| name | regex-pattern-builder |
| description | Builds and explains regex patterns from natural language, tests patterns, and provides examples. Use when user asks to "create regex", "regex pattern", "match pattern", "validate email/phone", or "regex help". |
| allowed-tools | Read, Write |
Regex Pattern Builder
Creates regex patterns from natural language descriptions, explains existing patterns, and helps test and debug regex.
When to Use
- "Create a regex to match emails"
- "Regex pattern for phone numbers"
- "How do I match URLs"
- "Explain this regex"
- "Test my regex pattern"
- "Validate password regex"
Instructions
1. Understand the Requirement
Ask clarifying questions if needed:
- What format are you trying to match?
- Should it be strict or permissive?
- What language/flavor (JavaScript, Python, etc.)?
- Full match or contains?
- Case sensitive?
2. Build Pattern from Description
Common Patterns
Email validation:
// Simple (permissive)
/^[^\s@]+@[^\s@]+\.[^\s@]+$/
// More strict (RFC 5322 simplified)
/^[a-zA-Z0-9._%+-]+@[a-zA-Z0-9.-]+\.[a-zA-Z]{2,}$/
// Explanation:
// ^ - Start of string
// [a-zA-Z0-9._%+-]+ - Username: letters, numbers, dots, etc.
// @ - Literal @ symbol
// [a-zA-Z0-9.-]+ - Domain name
// \. - Literal dot
// [a-zA-Z]{2,} - TLD (2+ letters)
// $ - End of string
Phone numbers:
// US phone (flexible)
/^\(?(\d{3})\)?[-.\s]?(\d{3})[-.\s]?(\d{4})$/
// Matches:
// 123-456-7890
// (123) 456-7890
// 123.456.7890
// 1234567890
// International (E.164)
/^\+?[1-9]\d{1,14}$/
// Explanation:
// ^\+? - Optional + at start
// [1-9] - First digit 1-9
// \d{1,14} - 1-14 more digits
// $ - End of string
URLs:
// Simple URL
/^https?:\/\/[\w\-._~:/?#[\]@!$&'()*+,;=]+$/
// With capture groups
/^(https?):\/\/([\w.-]+)(:\d+)?(\/[\w\-._~:/?#[\]@!$&'()*+,;=]*)?$/
// Groups:
// $1 - protocol (http/https)
// $2 - domain
// $3 - port (optional)
// $4 - path (optional)

**Collected data**
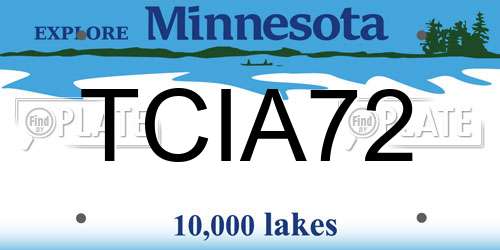 TCIA72 Minnesota License Plate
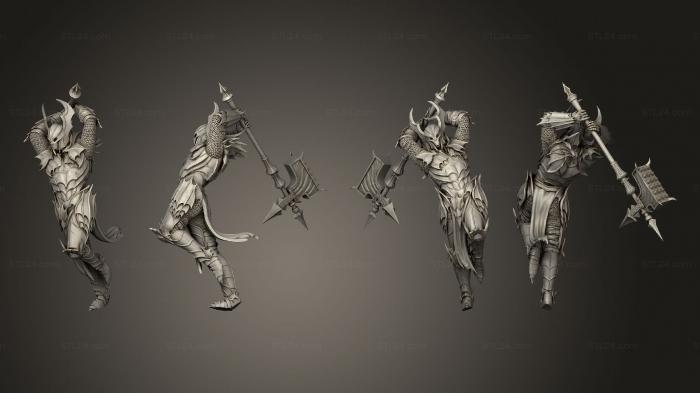 Military figurines (Bloodknight Hammer Windup Supports, STKW_3484) 3D models for cnc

**Task details**
Pick up the regex pattern builder guide after its list of URL capture groups and continue writing it from that point.

**Result of the task**
Passwords:
// At least 8 chars, 1 uppercase, 1 lowercase, 1 number
/^(?=.*[a-z])(?=.*[A-Z])(?=.*\d)[a-zA-Z\d@$!%*?&]{8,}$/
// At least 8 chars, 1 uppercase, 1 lowercase, 1 number, 1 special
/^(?=.*[a-z])(?=.*[A-Z])(?=.*\d)(?=.*[@$!%*?&])[A-Za-z\d@$!%*?&]{8,}$/
// Explanation:
// (?=.*[a-z]) - Lookahead: contains lowercase
// (?=.*[A-Z]) - Lookahead: contains uppercase
// (?=.*\d) - Lookahead: contains digit
// (?=.*[@$!%*?&])- Lookahead: contains special char
// [A-Za-z\d@$!%*?&]{8,} - 8+ valid characters
Dates:
// YYYY-MM-DD
/^\d{4}-\d{2}-\d{2}$/
// MM/DD/YYYY or M/D/YYYY
/^(0?[1-9]|1[0-2])\/(0?[1-9]|[12]\d|3[01])\/\d{4}$/
// ISO 8601 (with time)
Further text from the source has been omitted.